小汚い書物

「未唯?本当に大丈夫?さっきからぼうっとしてるけど...」


心配しながら私の顔を覗き込む慧さん。


慧さんの顔がイケメンすぎて


心臓がキュッと縮まる音がする。


「大丈夫!」


そういえばさっき慧さんに


巫女の仕事を教えてもらったけど


なんだったっけ?


というかここに来てから


物忘れが激しいような...


「あの..慧さん、申し訳ないんですが巫女の仕事ってなんだったかもう一度教えて貰っても...」


「お主、さては忘れん坊だな?」


「違う!ここに来てからおかしいんだって...」


私とイルムの会話を見ている慧さんは


何一つ表情を変えなかった。


「そうか」


「巫女の仕事は『神隠し』だ」


「さっき見せなかった書物、これ読んだ方が早いかもな」


そう言って慧さんは古くて小汚い本を


私に渡した。


その本を開いて中身を読んでみた。




[巫女の仕事は神隠しなり、神隠しは森に迷いし子を助け、生か死を選ぶもの。しかし、生死を問うのは人生のことだけでは無い。
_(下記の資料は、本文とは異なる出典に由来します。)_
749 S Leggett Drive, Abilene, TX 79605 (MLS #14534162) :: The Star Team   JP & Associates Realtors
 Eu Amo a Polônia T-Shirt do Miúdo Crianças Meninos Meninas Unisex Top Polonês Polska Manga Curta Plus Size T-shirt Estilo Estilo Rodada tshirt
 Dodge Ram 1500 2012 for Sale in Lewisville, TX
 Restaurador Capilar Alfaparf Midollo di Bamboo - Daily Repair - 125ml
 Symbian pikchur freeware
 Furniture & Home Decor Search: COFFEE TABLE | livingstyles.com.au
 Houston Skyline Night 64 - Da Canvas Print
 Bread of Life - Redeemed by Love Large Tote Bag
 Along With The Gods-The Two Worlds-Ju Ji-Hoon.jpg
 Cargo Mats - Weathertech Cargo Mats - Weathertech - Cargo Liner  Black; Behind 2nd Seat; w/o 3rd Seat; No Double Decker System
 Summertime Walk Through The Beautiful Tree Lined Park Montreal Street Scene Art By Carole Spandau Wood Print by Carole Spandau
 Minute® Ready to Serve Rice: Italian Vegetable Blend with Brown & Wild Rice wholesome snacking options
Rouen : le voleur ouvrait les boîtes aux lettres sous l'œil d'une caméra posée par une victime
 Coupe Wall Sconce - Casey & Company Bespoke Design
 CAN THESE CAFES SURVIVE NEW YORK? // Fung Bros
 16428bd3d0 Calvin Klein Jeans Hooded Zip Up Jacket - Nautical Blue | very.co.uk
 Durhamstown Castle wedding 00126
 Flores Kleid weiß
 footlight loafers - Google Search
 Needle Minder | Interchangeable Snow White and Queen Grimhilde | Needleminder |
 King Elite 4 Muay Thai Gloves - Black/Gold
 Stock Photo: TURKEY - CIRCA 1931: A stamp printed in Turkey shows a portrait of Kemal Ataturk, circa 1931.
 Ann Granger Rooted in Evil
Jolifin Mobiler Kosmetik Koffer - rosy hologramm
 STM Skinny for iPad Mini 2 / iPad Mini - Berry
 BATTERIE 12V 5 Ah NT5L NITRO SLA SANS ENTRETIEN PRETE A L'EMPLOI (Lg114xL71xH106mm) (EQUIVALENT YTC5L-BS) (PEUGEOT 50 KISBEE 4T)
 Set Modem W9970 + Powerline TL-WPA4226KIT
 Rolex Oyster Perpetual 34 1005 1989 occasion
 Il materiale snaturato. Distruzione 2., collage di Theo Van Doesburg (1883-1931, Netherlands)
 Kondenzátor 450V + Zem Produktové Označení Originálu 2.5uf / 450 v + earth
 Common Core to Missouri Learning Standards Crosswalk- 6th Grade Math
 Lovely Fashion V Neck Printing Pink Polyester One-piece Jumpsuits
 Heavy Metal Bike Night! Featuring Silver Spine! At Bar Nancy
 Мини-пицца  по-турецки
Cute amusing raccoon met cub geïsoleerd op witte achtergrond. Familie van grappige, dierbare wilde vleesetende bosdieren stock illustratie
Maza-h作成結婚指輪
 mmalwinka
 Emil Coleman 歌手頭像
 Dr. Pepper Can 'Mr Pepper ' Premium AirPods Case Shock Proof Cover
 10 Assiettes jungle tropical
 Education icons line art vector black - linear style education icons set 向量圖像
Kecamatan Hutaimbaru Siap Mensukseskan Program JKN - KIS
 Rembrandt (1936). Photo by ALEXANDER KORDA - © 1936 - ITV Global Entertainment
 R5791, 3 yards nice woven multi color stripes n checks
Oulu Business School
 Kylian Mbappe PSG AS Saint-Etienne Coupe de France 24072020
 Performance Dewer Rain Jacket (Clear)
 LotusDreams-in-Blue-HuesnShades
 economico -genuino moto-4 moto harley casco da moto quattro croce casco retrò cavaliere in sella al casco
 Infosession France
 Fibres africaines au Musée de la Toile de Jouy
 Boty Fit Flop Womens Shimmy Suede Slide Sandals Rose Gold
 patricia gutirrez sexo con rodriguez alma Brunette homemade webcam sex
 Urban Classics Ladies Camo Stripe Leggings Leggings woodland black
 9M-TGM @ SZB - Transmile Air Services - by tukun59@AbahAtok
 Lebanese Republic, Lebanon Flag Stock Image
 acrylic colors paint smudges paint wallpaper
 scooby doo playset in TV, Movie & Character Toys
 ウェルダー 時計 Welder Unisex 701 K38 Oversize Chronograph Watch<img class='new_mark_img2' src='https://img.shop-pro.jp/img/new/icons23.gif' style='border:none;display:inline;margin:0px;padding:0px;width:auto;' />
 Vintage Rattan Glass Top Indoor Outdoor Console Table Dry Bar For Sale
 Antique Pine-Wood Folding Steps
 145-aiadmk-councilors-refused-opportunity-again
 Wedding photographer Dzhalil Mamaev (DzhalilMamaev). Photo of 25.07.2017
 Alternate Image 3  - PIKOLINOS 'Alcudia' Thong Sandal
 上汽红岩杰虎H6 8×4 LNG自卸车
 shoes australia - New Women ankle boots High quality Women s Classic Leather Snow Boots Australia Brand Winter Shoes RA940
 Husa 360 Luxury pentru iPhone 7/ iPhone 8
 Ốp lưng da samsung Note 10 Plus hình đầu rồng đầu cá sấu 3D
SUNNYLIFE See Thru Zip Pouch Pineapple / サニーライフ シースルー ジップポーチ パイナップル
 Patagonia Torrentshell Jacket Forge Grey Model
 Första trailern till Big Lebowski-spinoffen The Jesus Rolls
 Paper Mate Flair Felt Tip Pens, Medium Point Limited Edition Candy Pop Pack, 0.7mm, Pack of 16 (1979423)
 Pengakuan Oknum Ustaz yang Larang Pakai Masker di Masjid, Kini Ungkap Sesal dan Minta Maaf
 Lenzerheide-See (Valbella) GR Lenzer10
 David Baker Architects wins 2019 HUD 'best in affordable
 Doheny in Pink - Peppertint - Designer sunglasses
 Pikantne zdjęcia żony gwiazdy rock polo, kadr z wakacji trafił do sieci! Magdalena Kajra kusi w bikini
神隠しは " 必ず " 【狐の嫁入り】に行え。さもなくば、全ての神、黙っておられぬ]




神隠しってあの神隠し?


森に迷い込んだ子供が消えるっていう...


というか狐の嫁入りって...天気雨の日のこと?


そういえば全ての神って..誰をさしてるの?


「読んだか?」


私が悶々と唸って考え事をしていると


慧さんが目の前に来た。


「....はい」


「分かった」


そう言って慧さんは私からその本を取り、


本堂の奥へ歩いて行った。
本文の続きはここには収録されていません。